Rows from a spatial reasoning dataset
# # # #
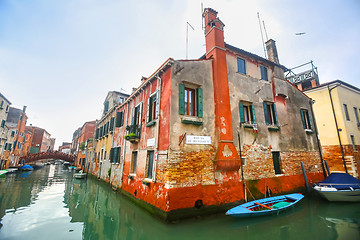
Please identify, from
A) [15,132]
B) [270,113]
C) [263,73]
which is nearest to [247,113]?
[270,113]

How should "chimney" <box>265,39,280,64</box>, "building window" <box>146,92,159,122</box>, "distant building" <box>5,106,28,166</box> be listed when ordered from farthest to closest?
"distant building" <box>5,106,28,166</box> → "chimney" <box>265,39,280,64</box> → "building window" <box>146,92,159,122</box>

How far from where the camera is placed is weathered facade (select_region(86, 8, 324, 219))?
698 centimetres

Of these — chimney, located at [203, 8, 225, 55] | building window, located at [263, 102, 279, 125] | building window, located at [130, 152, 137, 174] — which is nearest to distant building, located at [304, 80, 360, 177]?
building window, located at [263, 102, 279, 125]

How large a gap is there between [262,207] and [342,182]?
548cm

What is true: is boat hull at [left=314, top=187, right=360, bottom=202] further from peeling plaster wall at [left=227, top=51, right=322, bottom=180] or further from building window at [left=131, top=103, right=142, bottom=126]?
building window at [left=131, top=103, right=142, bottom=126]

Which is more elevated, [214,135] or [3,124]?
[3,124]

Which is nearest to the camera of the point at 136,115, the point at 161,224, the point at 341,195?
the point at 161,224

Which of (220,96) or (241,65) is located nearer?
(220,96)

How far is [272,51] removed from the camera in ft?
41.4

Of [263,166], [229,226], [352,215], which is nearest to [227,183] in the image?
[229,226]

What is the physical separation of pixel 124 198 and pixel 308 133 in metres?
13.2

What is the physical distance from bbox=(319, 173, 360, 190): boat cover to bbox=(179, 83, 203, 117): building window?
28.0ft

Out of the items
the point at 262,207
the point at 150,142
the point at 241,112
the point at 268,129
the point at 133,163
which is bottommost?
the point at 262,207

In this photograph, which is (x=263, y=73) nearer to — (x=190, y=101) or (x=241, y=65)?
(x=241, y=65)
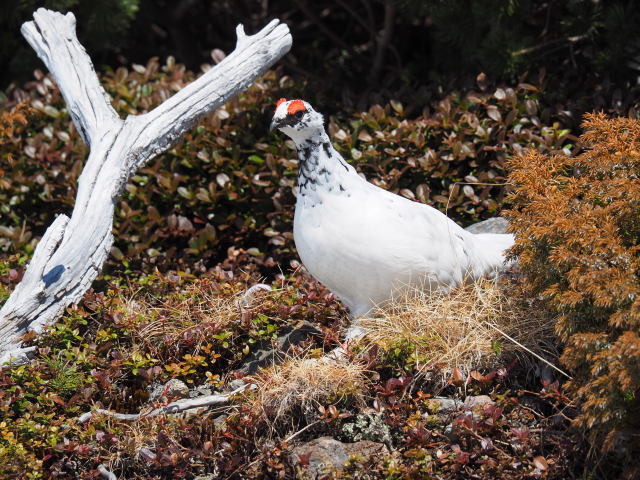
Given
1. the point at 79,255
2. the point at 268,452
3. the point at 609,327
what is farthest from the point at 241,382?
the point at 609,327

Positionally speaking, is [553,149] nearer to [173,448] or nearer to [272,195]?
[272,195]

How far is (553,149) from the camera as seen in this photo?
4.46 m

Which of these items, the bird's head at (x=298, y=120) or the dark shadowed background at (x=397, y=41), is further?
the dark shadowed background at (x=397, y=41)

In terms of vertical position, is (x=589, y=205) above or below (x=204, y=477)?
above

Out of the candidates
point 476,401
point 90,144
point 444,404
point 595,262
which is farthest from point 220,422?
point 90,144

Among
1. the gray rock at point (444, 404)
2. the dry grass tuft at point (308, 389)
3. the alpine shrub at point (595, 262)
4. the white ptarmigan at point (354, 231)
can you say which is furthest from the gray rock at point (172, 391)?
the alpine shrub at point (595, 262)

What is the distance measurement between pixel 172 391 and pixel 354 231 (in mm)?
1023

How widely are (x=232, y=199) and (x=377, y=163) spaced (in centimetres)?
87

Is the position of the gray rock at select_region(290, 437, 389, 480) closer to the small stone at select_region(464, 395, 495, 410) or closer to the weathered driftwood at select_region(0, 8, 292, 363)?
the small stone at select_region(464, 395, 495, 410)

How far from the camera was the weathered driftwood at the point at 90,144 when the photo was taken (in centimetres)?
366

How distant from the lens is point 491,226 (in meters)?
4.29

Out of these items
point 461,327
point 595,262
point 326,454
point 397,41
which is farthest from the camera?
point 397,41

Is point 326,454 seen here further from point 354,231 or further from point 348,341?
point 354,231

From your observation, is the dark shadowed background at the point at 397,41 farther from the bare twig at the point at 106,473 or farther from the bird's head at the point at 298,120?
# # # #
Copy exactly the lines of the listing above, beginning at the line with "How far from the" and ending at its final line; write out nothing else.

Output for this task:
How far from the camera was the weathered driftwood at the point at 90,144 when the photo was taken (in centimetres)?
366

How distant from the lens is point 491,226 (in meters)?
4.29

Out of these items
point 461,327
point 595,262
point 326,454
point 397,41
which is farthest from the camera?
point 397,41

Is point 326,454 seen here further from point 354,231 or further from point 348,341?
point 354,231

From your observation, is the dark shadowed background at the point at 397,41 farther from the bare twig at the point at 106,473 or farther from the bird's head at the point at 298,120?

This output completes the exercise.